– Do krzyżowca mówisz sk...nu! Do krzyżowca, k...wa, jedenastej krucjaty! Ku...wo, łeb ci mogę odciąć i pójdę do nieba za to! – taką wiązankę usłyszał telewidz, który zadzwonił do studia internetowej Niezależnej Polskiej TV. Prowadzących zdenerwował twierdzeniem, że Jezus nosiłby maseczkę.
Program prowadzą Marcin Osadowski, od lat znany w środowisku obecnego posła Konfederacji Janusza Korwin-Mikkego, oraz Wojciech Olszański vel. Aleksander Jabłonowski. Ten drugi na co dzień nosi wojskowy mundur i słynie ze skrajnie prawicowych poglądów. Ponieważ jest zawodowym aktorem, w środowisku narodowców od lat toczy się dyskusja, na ile prezentowane przez niego poglądy są prawdziwe.

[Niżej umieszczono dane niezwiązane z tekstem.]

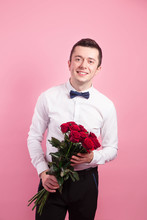 Handsome Man Holding Red Flowers Over Pink Background And Looking At Camera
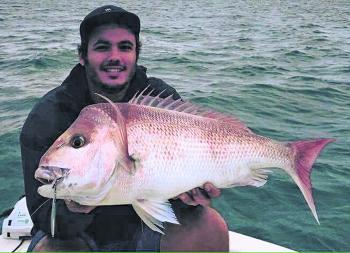 Aaron Winch with a great Moreton Bay snapper at 77cm. This fish was caught throwing a micro-jig lure at the Harry Atkinson artificial reef.
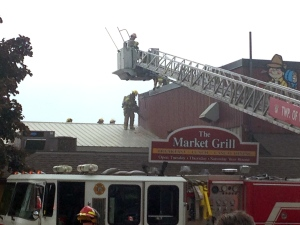 Firefighters work to control a fire at the Peddler's Village building at the St. Jacobs Farmers' Market on Thursday, May 26, 2016. (Max Wark / CTV Kitchener)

W programie często rozprawiają się z LGBT. Np. Olszański zapewnił, że gdyby jego syn był gejem, osobiście by go zastrzelił. Dużo czasu poświęcają też krytyce szczepień i obostrzeń związanych z pandemią. A także wchodzą w wulgarne dialogi z widzami.
O programie zrobiło się głośno kilka dni temu, gdy do mediów społecznościowych wyciekło nagranie jednego fragmentu. Słychać na nim, jak program przerywa właściciel budynku i grozi odcięciem internetu. – Prosiłem o zachowanie umiaru w swoich wypowiedziach. Słyszę zza okna, jakie pan k...wy rzuca i że pan będzie zabijał tu ludzi – powiedział wzburzony.
Internauci zaczęli spekulować, że gospodarzem jest Kacper Korwin-Mikke, syn posła Konfederacji. W rozmowie z „Rzeczpospolitą" potwierdza to Janusz Korwin-Mikke. – Kacper miał lekkie pretensje. Okno otwarte, a oni się drą na całą ulicę – relacjonuje.